EXERCISE PROMPT:
Change "Set of" to "Pack of" wherever it appears in the records below, keeping everything else as it is. Can you give back only the text lines, without the picture markers?

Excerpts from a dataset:
---------------

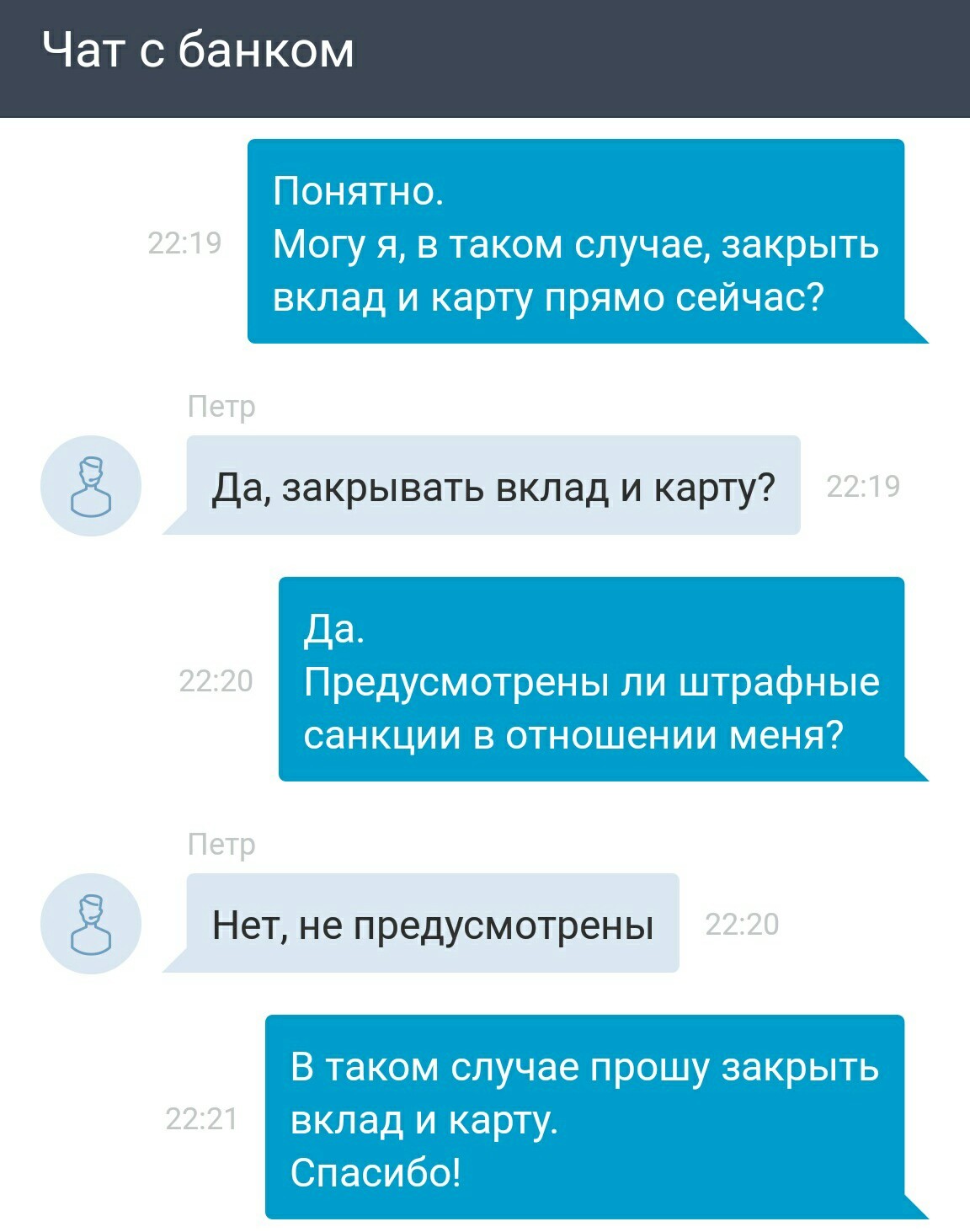 О вкладе в банке Tinkoff - Моё, Банк, Тинькофф, Вклад, Длиннопост, Тинькофф банк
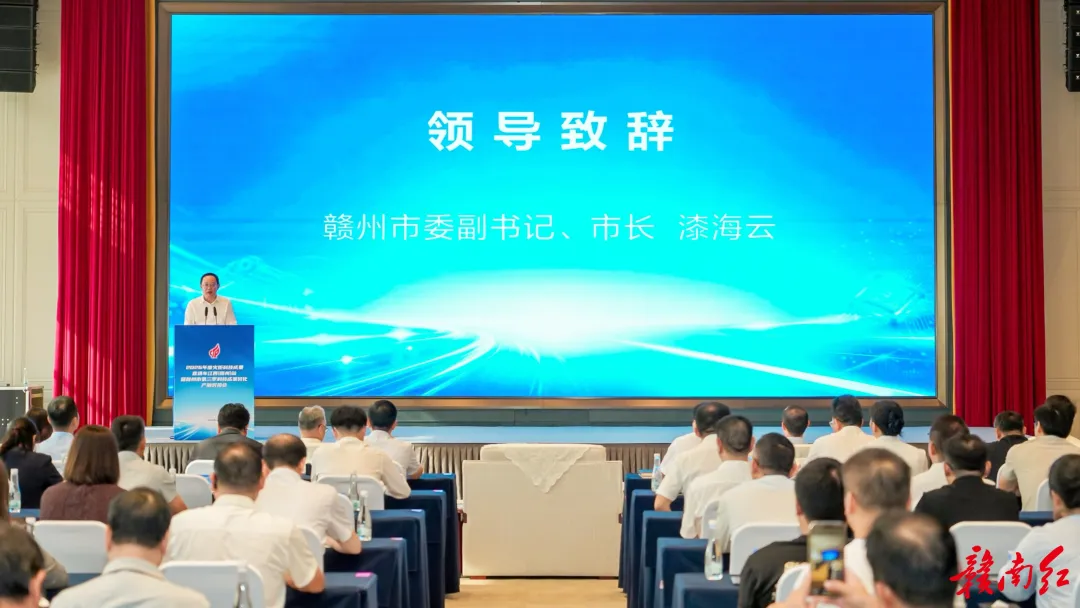 2026年度火炬科技成果直通车江西（赣州）站举行 漆海云致辞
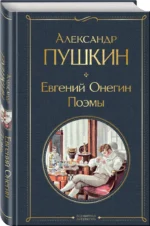 Евгений Онегин. Поэмы — изображение 2
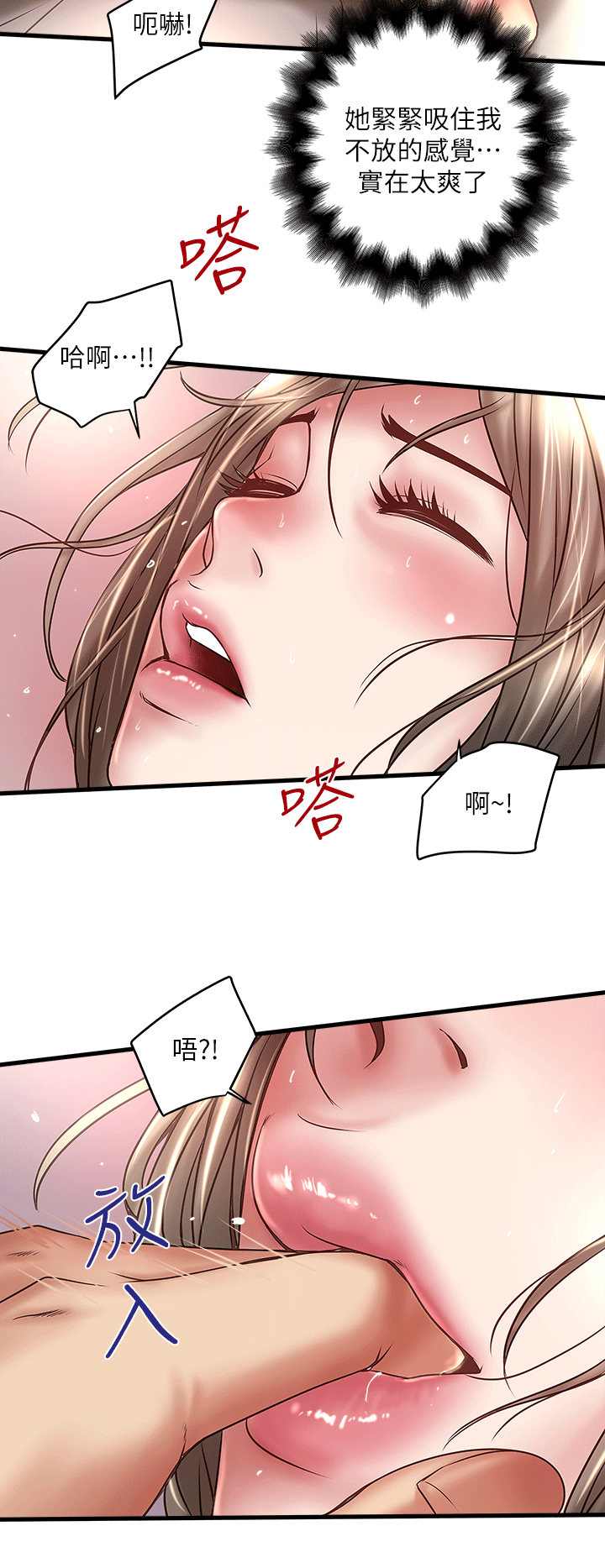 下女,初希 第22話-自己張開雙腿的初希 第18页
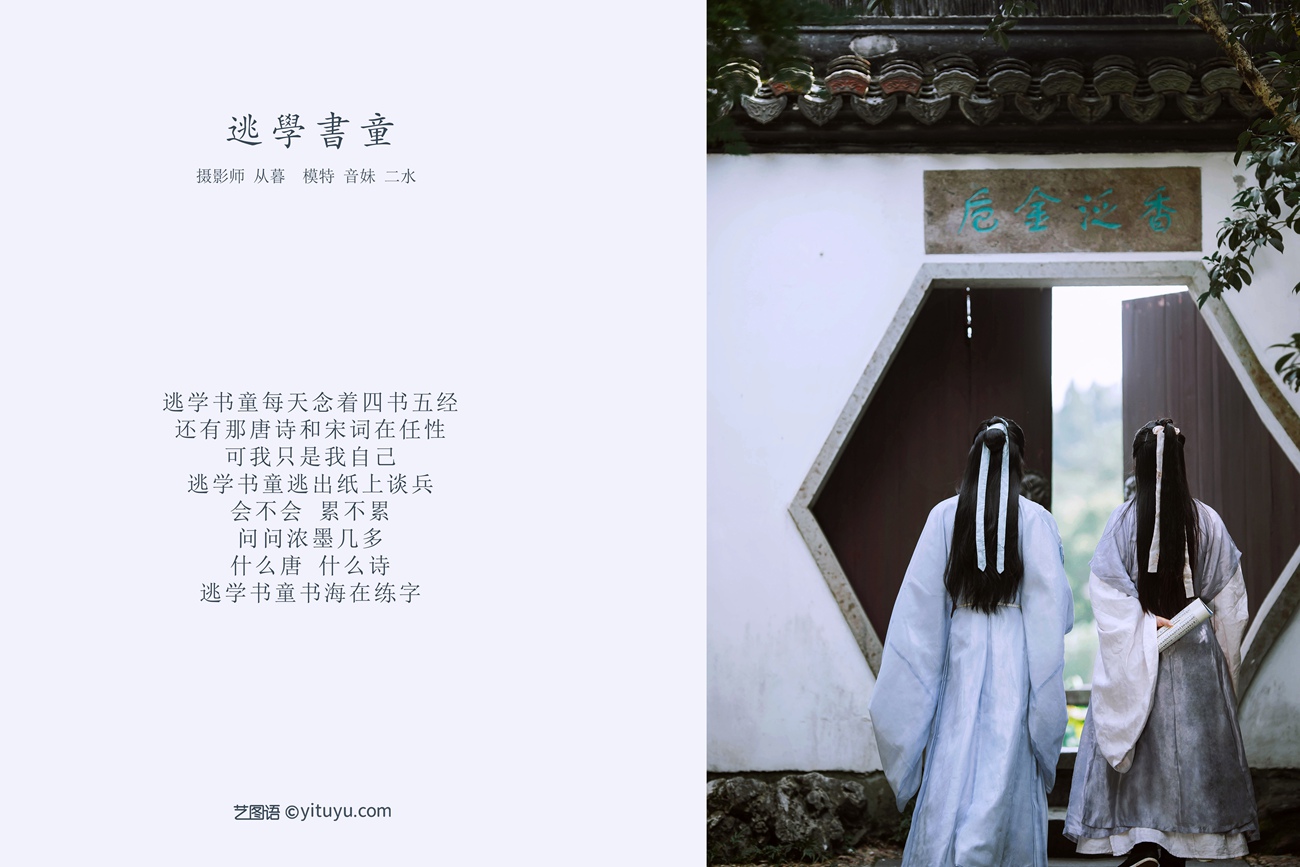 图片[22]-[YITUYU艺图语] 2021.10.11 逃学书童 音妹 [22P] – 速更版-美库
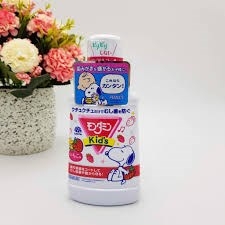 Nước súc miệng trẻ em Clinica Dental Rinse Kids 250ml Lion
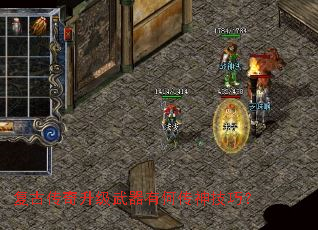 复古传奇升级武器有何传神技巧? 复古传奇升级武器有何传神技巧?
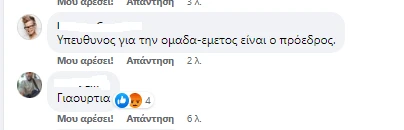 olympiakos13.png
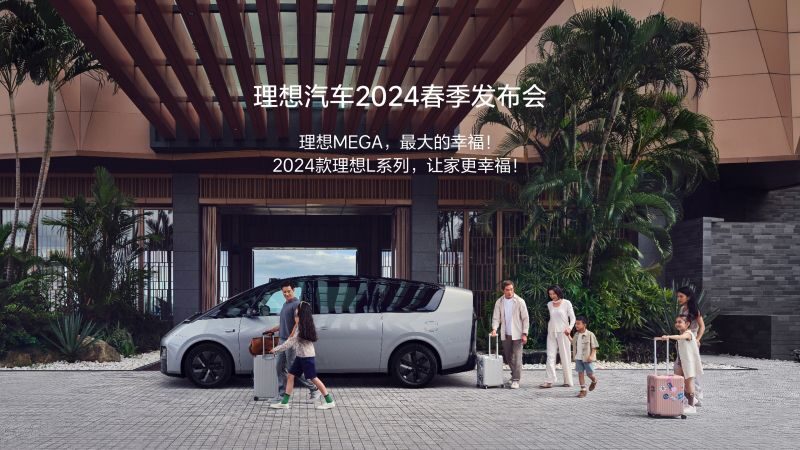 太阳成集团tyc33455汽车2024春季发布会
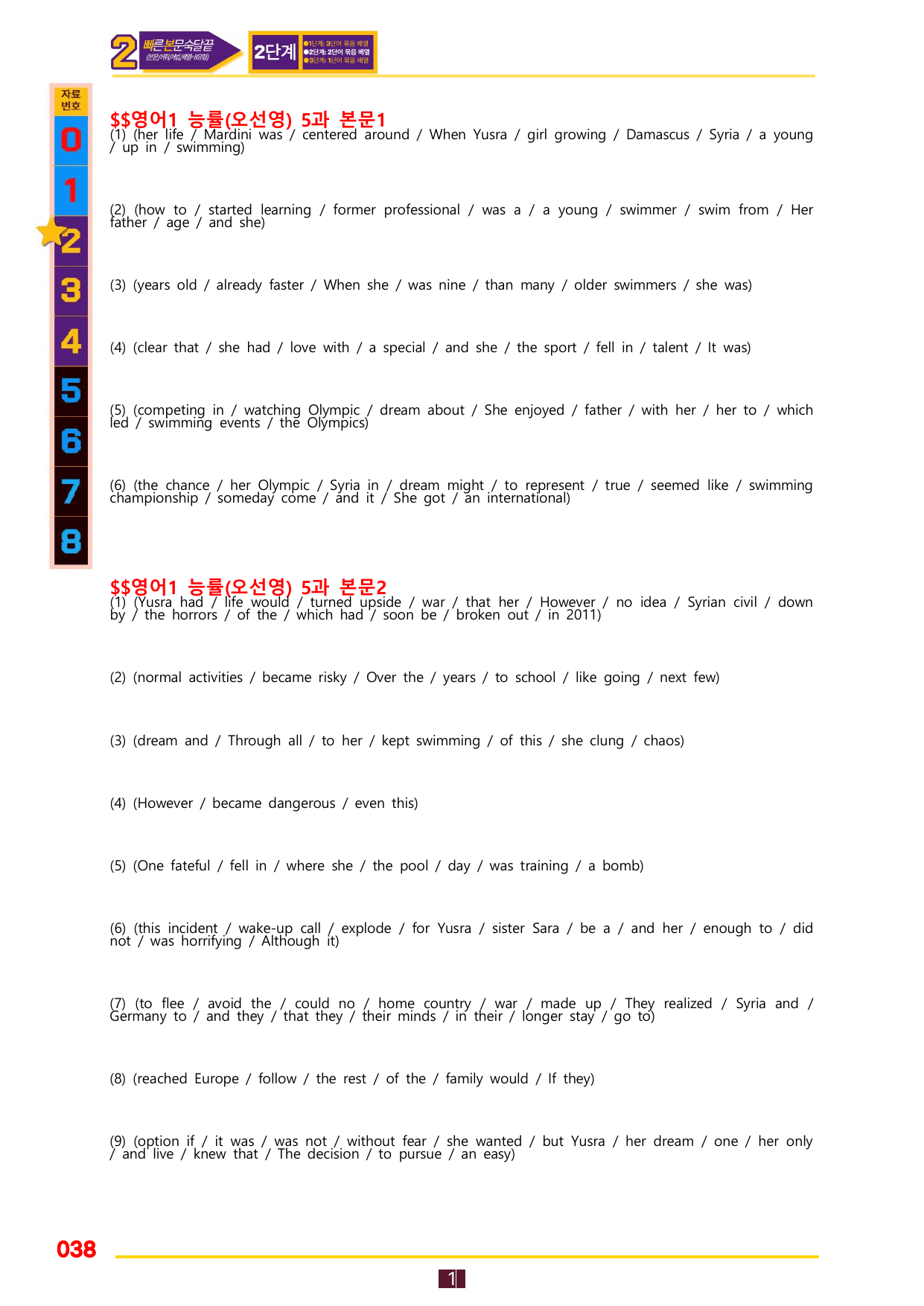 2번=빠른 본문숙달=영어1 능률 오 (5과)_preview_undefined
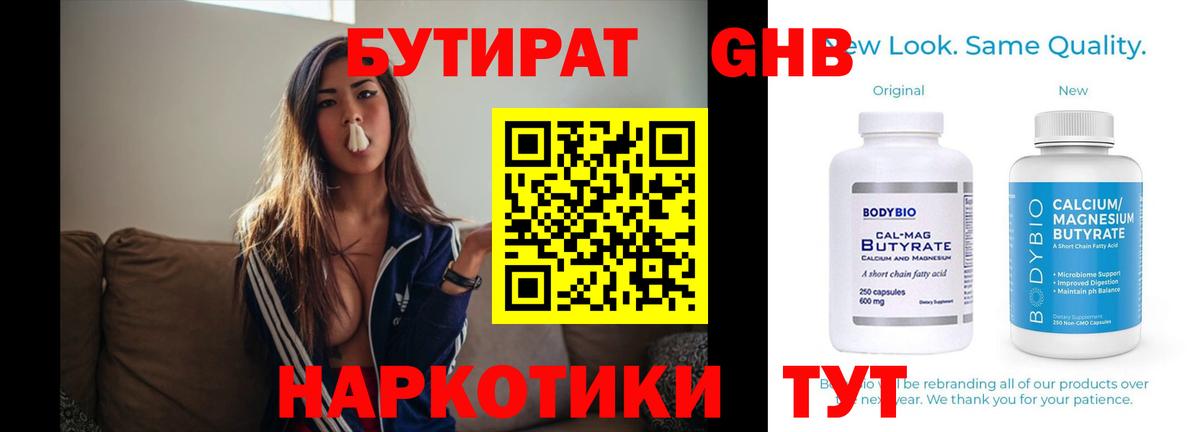 БУТИРАТ буратино  Вход с VPN  Ишим 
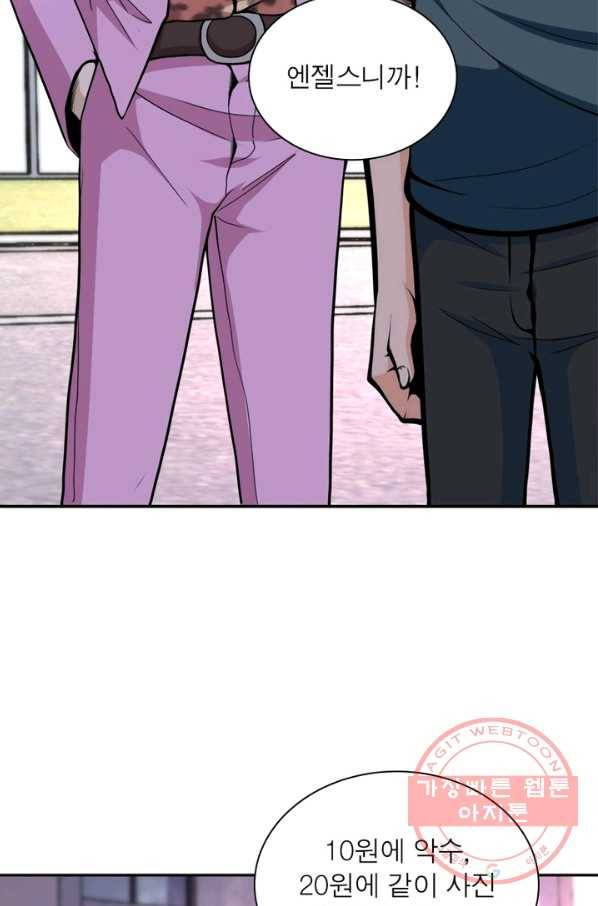 링 오브 가디언 130화 38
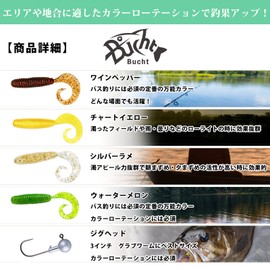 Bucht Grab Worms 4" Set of 25 Jig Head 2g Bass Fishing with Tackle Box (Set of 2)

---------------

YOUR SOLUTION:
 О вкладе в банке Tinkoff - Моё, Банк, Тинькофф, Вклад, Длиннопост, Тинькофф банк
 2026年度火炬科技成果直通车江西（赣州）站举行 漆海云致辞
 Евгений Онегин. Поэмы — изображение 2
 下女,初希 第22話-自己張開雙腿的初希 第18页
 图片[22]-[YITUYU艺图语] 2021.10.11 逃学书童 音妹 [22P] – 速更版-美库
 Nước súc miệng trẻ em Clinica Dental Rinse Kids 250ml Lion
 复古传奇升级武器有何传神技巧? 复古传奇升级武器有何传神技巧?
 olympiakos13.png
 太阳成集团tyc33455汽车2024春季发布会
 2번=빠른 본문숙달=영어1 능률 오 (5과)_preview_undefined
 БУТИРАТ буратино  Вход с VPN  Ишим 
 링 오브 가디언 130화 38
 Bucht Grab Worms 4" Pack of 25 Jig Head 2g Bass Fishing with Tackle Box (Pack of 2)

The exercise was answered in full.